## Exercise requirements:
Present as a Markdown table, with columns named "Row" and "Line," every nonblank line of the entries from the line with "From your inspection of" through the end of the entries. Include only these lines.

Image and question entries
------------------------------------------------

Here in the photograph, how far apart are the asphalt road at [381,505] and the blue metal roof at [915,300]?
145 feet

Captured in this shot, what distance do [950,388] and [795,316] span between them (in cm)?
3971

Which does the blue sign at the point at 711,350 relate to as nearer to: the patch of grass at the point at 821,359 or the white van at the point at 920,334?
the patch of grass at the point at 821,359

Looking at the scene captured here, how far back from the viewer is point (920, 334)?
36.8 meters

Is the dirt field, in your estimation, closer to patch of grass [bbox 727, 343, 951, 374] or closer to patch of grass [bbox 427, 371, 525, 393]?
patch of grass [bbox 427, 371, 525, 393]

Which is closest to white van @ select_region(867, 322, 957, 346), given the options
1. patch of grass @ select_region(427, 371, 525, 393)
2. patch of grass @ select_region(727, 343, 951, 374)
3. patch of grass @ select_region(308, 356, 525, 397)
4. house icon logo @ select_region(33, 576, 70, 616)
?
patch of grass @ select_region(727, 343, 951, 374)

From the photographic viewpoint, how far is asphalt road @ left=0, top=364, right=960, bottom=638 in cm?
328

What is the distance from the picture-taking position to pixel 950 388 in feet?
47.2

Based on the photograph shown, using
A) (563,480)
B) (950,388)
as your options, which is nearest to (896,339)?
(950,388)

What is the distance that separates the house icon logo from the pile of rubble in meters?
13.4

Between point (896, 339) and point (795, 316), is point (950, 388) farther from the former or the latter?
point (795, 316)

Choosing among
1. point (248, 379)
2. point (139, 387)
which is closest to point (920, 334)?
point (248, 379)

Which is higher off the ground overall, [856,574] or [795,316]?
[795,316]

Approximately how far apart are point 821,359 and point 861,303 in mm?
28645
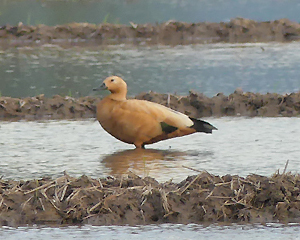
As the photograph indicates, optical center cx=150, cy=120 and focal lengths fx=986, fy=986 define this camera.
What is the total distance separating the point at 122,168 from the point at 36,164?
90 centimetres

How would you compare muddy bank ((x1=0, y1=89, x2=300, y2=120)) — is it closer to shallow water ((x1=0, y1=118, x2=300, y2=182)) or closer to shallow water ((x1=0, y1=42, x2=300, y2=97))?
shallow water ((x1=0, y1=118, x2=300, y2=182))

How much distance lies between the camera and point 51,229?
744cm

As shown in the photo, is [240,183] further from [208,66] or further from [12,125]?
[208,66]

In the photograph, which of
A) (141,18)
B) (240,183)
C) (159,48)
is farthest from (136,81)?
(141,18)

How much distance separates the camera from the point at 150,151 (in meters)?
11.0

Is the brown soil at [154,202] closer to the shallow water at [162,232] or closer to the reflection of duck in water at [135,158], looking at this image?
the shallow water at [162,232]

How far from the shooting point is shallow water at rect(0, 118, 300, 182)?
32.0 ft

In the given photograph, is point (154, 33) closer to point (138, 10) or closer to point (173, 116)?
point (138, 10)

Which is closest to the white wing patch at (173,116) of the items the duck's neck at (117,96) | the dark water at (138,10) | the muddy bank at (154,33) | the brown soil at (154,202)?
the duck's neck at (117,96)

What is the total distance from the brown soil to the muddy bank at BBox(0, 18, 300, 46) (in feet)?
55.4

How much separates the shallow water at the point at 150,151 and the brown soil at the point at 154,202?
120 centimetres

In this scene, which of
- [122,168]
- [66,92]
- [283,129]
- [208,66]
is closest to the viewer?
[122,168]

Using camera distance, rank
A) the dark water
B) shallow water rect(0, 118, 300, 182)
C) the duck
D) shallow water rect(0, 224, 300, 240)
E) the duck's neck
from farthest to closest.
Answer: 1. the dark water
2. the duck's neck
3. the duck
4. shallow water rect(0, 118, 300, 182)
5. shallow water rect(0, 224, 300, 240)

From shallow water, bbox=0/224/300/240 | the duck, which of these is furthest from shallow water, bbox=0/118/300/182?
shallow water, bbox=0/224/300/240
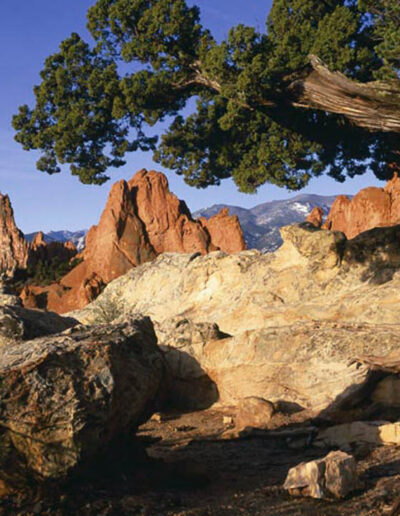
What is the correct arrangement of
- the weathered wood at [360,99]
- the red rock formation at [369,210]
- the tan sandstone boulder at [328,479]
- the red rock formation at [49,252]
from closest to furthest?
the tan sandstone boulder at [328,479] → the weathered wood at [360,99] → the red rock formation at [369,210] → the red rock formation at [49,252]

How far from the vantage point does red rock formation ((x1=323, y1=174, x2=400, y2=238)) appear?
81.5m

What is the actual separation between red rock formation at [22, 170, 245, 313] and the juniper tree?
5312cm

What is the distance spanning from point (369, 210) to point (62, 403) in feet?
270

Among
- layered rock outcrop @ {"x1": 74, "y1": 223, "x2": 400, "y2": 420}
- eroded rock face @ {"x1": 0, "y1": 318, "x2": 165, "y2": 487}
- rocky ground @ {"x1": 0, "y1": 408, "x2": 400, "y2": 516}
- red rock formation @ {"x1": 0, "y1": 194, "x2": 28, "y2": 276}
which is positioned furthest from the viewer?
red rock formation @ {"x1": 0, "y1": 194, "x2": 28, "y2": 276}

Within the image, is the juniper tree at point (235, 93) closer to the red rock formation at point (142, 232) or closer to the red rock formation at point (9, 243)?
the red rock formation at point (142, 232)

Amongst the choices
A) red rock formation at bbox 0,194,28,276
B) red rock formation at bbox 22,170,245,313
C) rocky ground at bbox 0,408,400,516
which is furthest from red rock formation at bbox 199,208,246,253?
rocky ground at bbox 0,408,400,516

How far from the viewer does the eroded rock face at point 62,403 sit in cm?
647

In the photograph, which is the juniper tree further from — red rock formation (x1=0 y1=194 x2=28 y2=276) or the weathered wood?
red rock formation (x1=0 y1=194 x2=28 y2=276)

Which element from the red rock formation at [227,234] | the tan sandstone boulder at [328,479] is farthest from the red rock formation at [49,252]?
the tan sandstone boulder at [328,479]

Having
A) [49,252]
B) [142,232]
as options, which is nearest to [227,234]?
[142,232]

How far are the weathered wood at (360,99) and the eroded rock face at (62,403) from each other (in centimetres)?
757

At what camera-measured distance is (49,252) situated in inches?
3575

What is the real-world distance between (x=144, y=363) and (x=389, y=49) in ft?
29.0

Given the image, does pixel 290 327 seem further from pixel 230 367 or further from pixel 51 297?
pixel 51 297
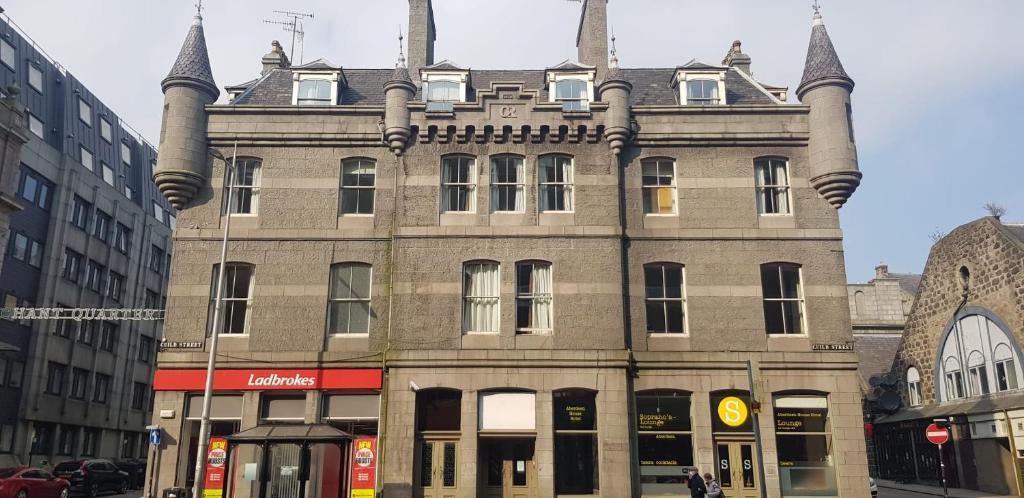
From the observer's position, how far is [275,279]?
997 inches

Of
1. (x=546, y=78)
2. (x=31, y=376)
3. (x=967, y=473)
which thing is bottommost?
(x=967, y=473)

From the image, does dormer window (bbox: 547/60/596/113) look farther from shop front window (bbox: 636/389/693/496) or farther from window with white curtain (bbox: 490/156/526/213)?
shop front window (bbox: 636/389/693/496)

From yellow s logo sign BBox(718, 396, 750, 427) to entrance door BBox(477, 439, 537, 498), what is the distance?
606 cm

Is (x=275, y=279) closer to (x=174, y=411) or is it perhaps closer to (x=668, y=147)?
(x=174, y=411)

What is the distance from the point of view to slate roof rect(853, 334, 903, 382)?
48.6 metres

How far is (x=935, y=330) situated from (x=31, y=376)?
1904 inches

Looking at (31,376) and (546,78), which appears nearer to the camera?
(546,78)

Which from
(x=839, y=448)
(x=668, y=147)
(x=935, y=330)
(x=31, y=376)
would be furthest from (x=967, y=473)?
(x=31, y=376)

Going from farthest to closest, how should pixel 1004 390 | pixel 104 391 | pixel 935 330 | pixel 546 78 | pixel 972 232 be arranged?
1. pixel 104 391
2. pixel 935 330
3. pixel 972 232
4. pixel 1004 390
5. pixel 546 78

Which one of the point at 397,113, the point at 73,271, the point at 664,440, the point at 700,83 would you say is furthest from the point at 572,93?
the point at 73,271

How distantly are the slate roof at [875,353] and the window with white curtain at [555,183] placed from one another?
1196 inches

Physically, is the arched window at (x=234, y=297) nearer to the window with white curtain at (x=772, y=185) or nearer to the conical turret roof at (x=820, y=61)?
the window with white curtain at (x=772, y=185)

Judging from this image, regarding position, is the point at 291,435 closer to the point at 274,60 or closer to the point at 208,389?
the point at 208,389

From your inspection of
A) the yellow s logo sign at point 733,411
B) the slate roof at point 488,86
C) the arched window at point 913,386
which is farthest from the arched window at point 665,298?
the arched window at point 913,386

------------------------------------------------

## Solution to the exercise:
| Row | Line |
|---|---|
| 1 | From your inspection of |
| 2 | A) the yellow s logo sign at point 733,411 |
| 3 | B) the slate roof at point 488,86 |
| 4 | C) the arched window at point 913,386 |
| 5 | which is farthest from the arched window at point 665,298? |
| 6 | the arched window at point 913,386 |